Ao contrário da maioria dos meus amigos, não faço questão do carnaval na Sapucaí. Fui uma vez e achei cansativo e entediante, ficar ali, passivamente, olhando a folia passar. Isso sem querer entrar no mérito do "verdadeiro" e "autêntico" carnaval, do quanto as escolas se transformaram em outra coisa etc e tal. Pra mim, o carnaval acontece na rua. E este ano não foi diferente. Fui a blocos, ranchos e, entre uns e outros, vários botequins. Pra mim, assim está bem.

Alguns momentos emocionantes: Alfredinho sendo aplaudido em massa ao entrar no Alcazar, depois da maravilhosa apresentação do racho Flor do Sereno, na Avenida Atlântica.
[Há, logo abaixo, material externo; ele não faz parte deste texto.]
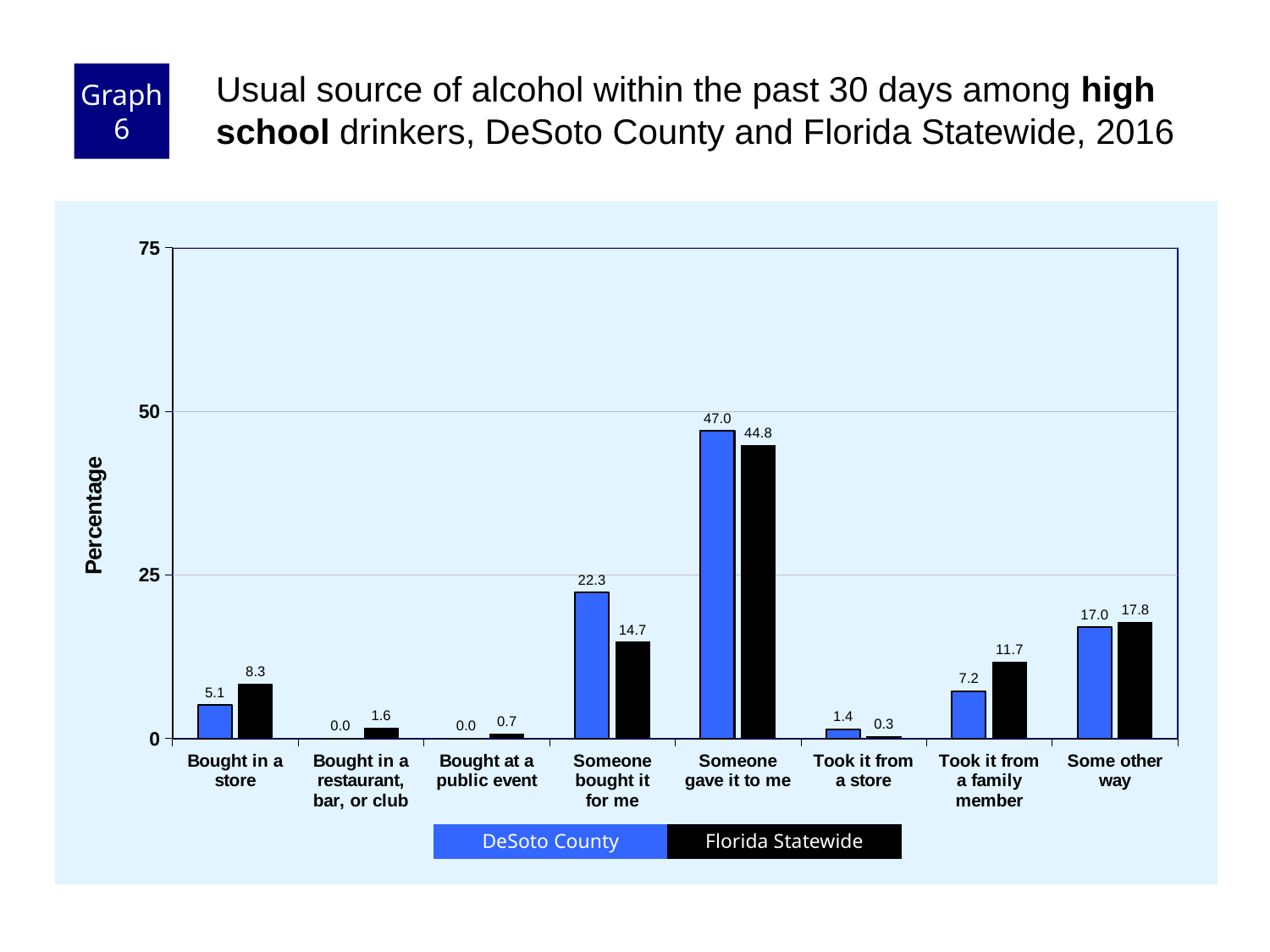
What is the difference between the DeSoto County and Florida Statewide values for "Someone bought it for me"? 7.6 What is the Florida Statewide value for "Someone bought it for me"? 14.7 How many categories are shown on the x axis? 8 What is the DeSoto County value for "Someone gave it to me"? 47.0 Which category has the lowest Florida Statewide value? Took it from a store Is the DeSoto County value for "Someone bought it for me" greater or less than 25? less What is the Florida Statewide value for "Took it from a family member"? 11.7 Which category has the highest DeSoto County value? Someone gave it to me What is the difference between the Florida Statewide and DeSoto County values for "Bought in a store"? 3.2 Which is larger for "Some other way": DeSoto County or Florida Statewide? Florida Statewide How many series does the legend list? 2 What kind of chart is shown on the slide? bar chart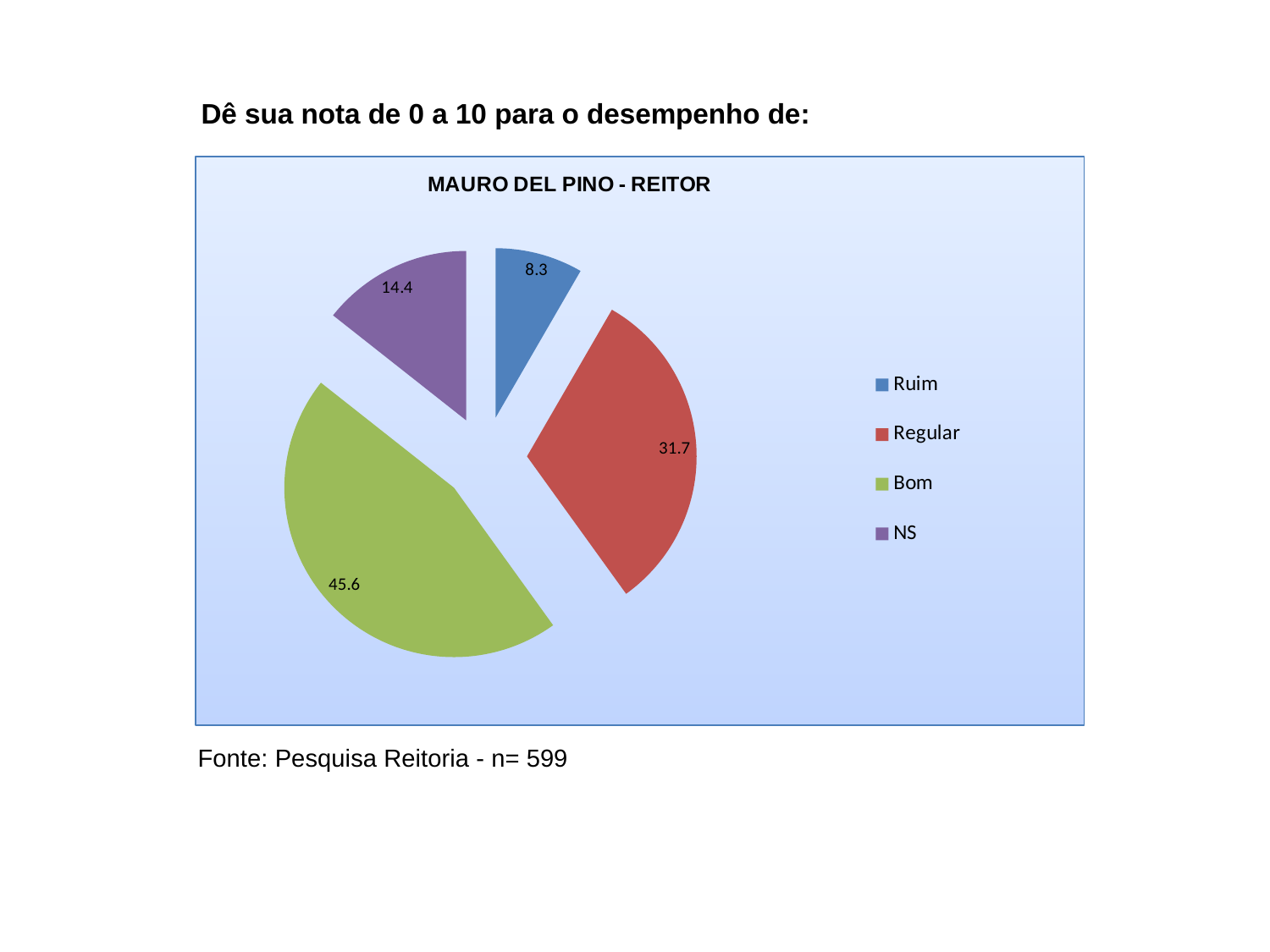
What kind of chart is shown on the slide? Pie chart Which is larger, the value for NS or the value for Ruim? NS What colour is the slice for Regular? Red Which category has the smallest slice? Ruim How many slices does the pie chart have? 4 Which category has the largest slice? Bom What is the value for Regular? 31.7 What is the value for Bom? 45.6 What is the value for NS? 14.4 What is the difference between the values for Bom and Regular? 13.9 What is the title of the chart? MAURO DEL PINO - REITOR What is the value for Ruim? 8.3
O dia morrendo, com a orla de Copacabana e o Pão de Açúcar ao fundo. Outro momento, foi a caminhada com o Moa do Real Chope ao Bip, a caminho do Flor do Sereno. Muitos foliões vieram demonstrar seu carinho pelo compositor, mas o emocionante mesmo foi encontrar a filha de Walter Alfaiate, na torcida pela recuperação do pai. A lágrima clara sobre a pele escura.

Definitivamente, choque de ordem não funciona numa cidade como o Rio, sobretudo nos dias de folia do carnaval. Não sou a favor de bangunça, bandalha e coisa e tal, mas colocar a guarda para prender as pessoas que urinam na rua e não colocar banheiro suficiente para servir os foliões é burrice ou má-fé. E esse fraldão? Há mais dignidade em urinar atrás da árvore.

Na saideira no Jobi, com Beatriz, Mila e Perfeito Fortuna, ouço a frase do "folião do circo", filosófica: "Estamos aqui de brincadeira!" Um bom lema pra se adotar no resto do ano também.

O banho do Barbas, neste ano de recorde de calor, foi além do êxtase. Aliás, esse pedacinho tradicional de Botafogo, em torno da praça Mauro Duarte, foi o epicentro de várias outras manifestações carnavalescas interessantes. Os moradores das comunidades, das vilas, dos sobradinhos e dos prédios modernos, que estão subindo a toda pressa, se encontraram nas ruas desse pedaço bucólico do bairro. Foi interessante ver as distintas formas como cada quem ocupa e usa as ruas.

Bem, coloco aqui o vídeo feito com o celular de alguns momentos das marchinhas do Flor do Sereno. Também fiz de outros blocos e eventualmente colocarei aqui. Esse do rancho, gostei do final, com o meu querido Paulo Pires, lembrando que a marcha Bandeira Branca foi feita para os nosso fígados.


quarta-feira, 3 de fevereiro de 2010

Brevidades

Amigos, a distância e o afastamento deste Pendura Essa se dá por causa de uma série de projetos que me envolvi no laboratório de antropologia urbana ao qual sou associado (o LeMetro do IFCS/UFRJ). Estamos trabalhando em várias pesquisas sobre a cidade, inclusive um projeto internacional que vai comparar os projetos de renovação urbana de Rio, Casablanca e Istambul. Além disso, no Globo, estamos preparando uma edição especial para o Prosa & Verso sobre migração e, como fiz pesquisa sobre a presença chinesa no mercado do Saara, fui integrado ao time do suplemento literário para essa empreitada. Isso tudo exige leituras e escritas sem fim.

Mas não é só isso. Também está chegando aí o carnaval e, no pouco tempo livre que me sobra, escapo quando posso para a folia, pois também sou filho de Dionísio. Deixo, aliás, uma palinha breve da bateria do bloco dos jornalistas, o Imprensa que eu gamo, que este ano roubou a idéia do bloco do Barbas e contratou o mesmo carro-pipa para afogar os foliões em êxtase, considerando-se o calor de 50 graus no meio da multidão.